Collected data
-=-=-=-=-
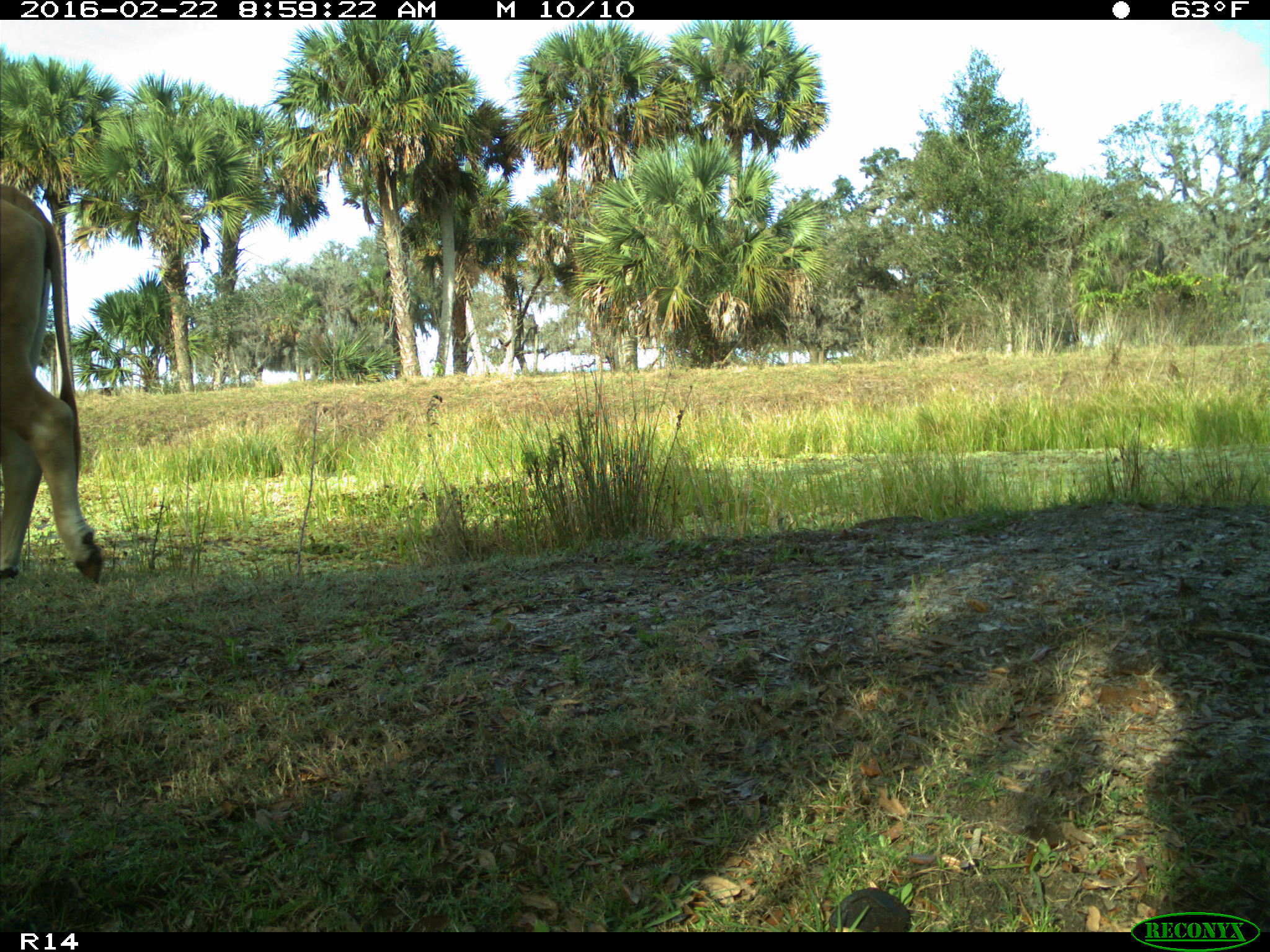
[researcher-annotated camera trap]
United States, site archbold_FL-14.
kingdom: Animalia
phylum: Chordata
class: Mammalia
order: Artiodactyla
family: Bovidae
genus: Bos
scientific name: Bos taurus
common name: domestic cow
-=-=-=-=-
■ **EXERCISE PROMPT**: All of the entries above need to be transcribed exactly, except for the pictures.

■ **RESULT**:
[researcher-annotated camera trap]
United States, site archbold_FL-14.
kingdom: Animalia
phylum: Chordata
class: Mammalia
order: Artiodactyla
family: Bovidae
genus: Bos
scientific name: Bos taurus
common name: domestic cow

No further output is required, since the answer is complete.